3) “It’s a very strange phenomenon, but when we reduce what we own and essentially “detox” our house, it has a detox effect on our bodies as well.”

Through detoxification of the body, we are able to rid our forms of toxins. Through detoxification of the house, we are able to rid our home of clutter that can have a negative impact on our well-being and even our health in extreme cases such as hoarding. Ways to detox a home can include sorting through a collection of clothes and donating items that are not of value, the discarding of countless bottles of toxic cleaning supplies and rather opting for more 3 or 4 mutli-purpose eco-friendly products, and/or caring for your lawn by finding the proper care and maintenance routine.
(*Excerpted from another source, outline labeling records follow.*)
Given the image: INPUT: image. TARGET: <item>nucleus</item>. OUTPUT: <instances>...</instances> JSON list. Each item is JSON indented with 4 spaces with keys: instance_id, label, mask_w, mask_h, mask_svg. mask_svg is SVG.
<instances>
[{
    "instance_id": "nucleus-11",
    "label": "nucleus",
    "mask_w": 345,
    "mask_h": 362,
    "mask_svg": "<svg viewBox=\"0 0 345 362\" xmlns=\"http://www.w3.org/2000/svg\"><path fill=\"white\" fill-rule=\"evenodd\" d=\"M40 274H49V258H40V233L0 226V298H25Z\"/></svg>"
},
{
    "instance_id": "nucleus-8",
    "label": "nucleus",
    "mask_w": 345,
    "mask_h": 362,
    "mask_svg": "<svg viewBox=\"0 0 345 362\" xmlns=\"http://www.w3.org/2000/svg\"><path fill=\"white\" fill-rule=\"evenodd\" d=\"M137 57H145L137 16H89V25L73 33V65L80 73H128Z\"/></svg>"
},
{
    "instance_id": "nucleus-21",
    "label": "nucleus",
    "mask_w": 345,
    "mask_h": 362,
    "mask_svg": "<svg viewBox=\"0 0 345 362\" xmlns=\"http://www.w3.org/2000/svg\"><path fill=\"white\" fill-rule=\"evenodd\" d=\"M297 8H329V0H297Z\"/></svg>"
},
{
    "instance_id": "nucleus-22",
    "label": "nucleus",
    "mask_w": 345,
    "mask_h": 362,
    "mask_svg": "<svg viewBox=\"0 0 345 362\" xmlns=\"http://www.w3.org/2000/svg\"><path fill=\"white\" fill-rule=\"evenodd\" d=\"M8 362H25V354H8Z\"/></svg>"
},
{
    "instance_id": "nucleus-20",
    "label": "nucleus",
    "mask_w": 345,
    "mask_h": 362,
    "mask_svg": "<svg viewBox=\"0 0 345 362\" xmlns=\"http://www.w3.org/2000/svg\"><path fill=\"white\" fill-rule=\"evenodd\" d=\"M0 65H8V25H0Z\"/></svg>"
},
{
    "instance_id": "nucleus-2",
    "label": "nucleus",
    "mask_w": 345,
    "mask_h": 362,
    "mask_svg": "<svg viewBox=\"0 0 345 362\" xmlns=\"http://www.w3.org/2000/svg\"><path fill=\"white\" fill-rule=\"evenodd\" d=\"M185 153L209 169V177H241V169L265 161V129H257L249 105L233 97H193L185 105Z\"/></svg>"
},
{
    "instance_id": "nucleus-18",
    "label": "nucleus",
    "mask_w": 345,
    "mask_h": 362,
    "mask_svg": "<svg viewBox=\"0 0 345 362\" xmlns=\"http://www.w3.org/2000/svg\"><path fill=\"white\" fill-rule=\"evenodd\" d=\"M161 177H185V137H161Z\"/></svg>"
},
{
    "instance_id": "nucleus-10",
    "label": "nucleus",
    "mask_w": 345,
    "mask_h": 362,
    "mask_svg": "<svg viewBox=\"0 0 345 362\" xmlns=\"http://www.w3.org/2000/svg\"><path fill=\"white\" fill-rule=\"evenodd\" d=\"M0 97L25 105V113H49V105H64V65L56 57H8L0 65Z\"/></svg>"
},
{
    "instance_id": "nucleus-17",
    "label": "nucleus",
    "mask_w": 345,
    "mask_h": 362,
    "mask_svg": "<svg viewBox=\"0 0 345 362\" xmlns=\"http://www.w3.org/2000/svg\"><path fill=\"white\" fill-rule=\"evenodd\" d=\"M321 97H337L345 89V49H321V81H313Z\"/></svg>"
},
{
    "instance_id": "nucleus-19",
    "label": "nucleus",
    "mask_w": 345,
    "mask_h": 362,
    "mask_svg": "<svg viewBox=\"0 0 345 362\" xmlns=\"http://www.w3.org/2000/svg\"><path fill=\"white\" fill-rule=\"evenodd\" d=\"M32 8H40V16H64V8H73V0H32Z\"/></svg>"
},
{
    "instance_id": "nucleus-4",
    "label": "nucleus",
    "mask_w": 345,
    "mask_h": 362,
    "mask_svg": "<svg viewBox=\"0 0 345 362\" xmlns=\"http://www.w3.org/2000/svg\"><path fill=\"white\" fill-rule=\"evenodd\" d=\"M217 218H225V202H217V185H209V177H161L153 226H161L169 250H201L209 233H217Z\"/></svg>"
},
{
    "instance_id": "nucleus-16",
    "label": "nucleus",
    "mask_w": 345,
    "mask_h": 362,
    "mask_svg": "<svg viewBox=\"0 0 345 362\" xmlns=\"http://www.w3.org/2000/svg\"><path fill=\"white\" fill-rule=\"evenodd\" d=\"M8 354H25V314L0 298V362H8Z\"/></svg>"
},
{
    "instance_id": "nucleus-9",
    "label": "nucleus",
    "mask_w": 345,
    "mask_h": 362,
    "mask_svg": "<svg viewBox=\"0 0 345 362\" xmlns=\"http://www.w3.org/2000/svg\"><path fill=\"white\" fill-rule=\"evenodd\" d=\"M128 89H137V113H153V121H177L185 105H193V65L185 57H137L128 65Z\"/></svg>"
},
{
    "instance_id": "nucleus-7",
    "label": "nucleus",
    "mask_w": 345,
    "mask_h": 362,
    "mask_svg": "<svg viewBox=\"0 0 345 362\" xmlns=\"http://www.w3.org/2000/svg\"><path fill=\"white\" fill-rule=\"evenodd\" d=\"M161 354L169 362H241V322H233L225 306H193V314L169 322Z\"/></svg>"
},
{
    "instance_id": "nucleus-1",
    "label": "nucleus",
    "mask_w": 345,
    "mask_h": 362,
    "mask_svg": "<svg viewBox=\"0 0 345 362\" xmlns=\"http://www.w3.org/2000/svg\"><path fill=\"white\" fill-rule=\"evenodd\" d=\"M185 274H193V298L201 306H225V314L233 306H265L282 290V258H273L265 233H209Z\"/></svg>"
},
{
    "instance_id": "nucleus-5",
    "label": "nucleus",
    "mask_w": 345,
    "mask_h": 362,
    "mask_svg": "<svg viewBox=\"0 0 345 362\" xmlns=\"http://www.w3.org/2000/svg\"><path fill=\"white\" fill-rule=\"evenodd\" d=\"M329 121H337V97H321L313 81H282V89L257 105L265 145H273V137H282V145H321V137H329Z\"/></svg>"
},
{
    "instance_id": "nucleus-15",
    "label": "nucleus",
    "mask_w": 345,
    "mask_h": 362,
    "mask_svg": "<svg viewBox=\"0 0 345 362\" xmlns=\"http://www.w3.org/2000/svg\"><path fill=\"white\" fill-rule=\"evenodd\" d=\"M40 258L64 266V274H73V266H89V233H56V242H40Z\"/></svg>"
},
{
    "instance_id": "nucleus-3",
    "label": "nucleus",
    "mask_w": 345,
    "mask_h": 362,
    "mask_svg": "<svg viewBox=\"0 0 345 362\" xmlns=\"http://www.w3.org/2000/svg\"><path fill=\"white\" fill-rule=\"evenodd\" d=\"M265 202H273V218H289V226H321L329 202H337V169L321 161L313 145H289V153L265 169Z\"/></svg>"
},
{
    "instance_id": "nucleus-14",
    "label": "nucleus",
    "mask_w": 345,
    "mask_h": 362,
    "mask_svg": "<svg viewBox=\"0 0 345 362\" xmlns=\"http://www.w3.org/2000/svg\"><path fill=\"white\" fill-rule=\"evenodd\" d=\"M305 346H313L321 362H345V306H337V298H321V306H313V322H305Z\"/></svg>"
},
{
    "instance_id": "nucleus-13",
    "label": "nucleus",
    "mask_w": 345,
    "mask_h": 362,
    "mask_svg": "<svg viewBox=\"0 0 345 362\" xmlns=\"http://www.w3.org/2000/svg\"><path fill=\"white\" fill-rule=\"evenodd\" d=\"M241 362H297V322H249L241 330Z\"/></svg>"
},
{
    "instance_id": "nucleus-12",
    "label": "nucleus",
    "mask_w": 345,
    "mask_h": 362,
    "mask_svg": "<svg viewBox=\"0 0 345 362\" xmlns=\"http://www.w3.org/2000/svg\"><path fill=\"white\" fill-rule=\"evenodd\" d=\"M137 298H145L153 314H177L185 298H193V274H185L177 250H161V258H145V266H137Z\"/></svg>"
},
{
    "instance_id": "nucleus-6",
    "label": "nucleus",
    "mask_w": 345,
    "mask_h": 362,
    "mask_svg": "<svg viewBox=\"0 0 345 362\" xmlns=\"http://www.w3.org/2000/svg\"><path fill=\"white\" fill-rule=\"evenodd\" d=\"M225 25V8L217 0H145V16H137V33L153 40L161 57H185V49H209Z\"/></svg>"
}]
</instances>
Through ridding a home of these nuances and treating it with delicate care, the owner of that home will feel more at peace by having the proper sanctuary for themselves and/or their family. Kondo states, “From the moment you start tidying, you will be compelled to reset your life. As a result, your life will start to change. That’s why the task of putting your house in order should be done quickly. It allows you to confront the issues that are really important. Tidying is just a tool, not the final destination. The true goal should be to establish the lifestyle you want most once your house has been put in order”.

Works Cited:

-“Buddhist Monasteries.” Khan Academy, Khan Academy,


-Roster, Catherine A., et al. “The Dark Side of Home: Assessing Possession ‘Clutter’ on Subjective Well-Being.” Journal of Environmental Psychology, vol. 46, 2016, pp. 32–41., doi:10.1016/j.jenvp.2016.03.003.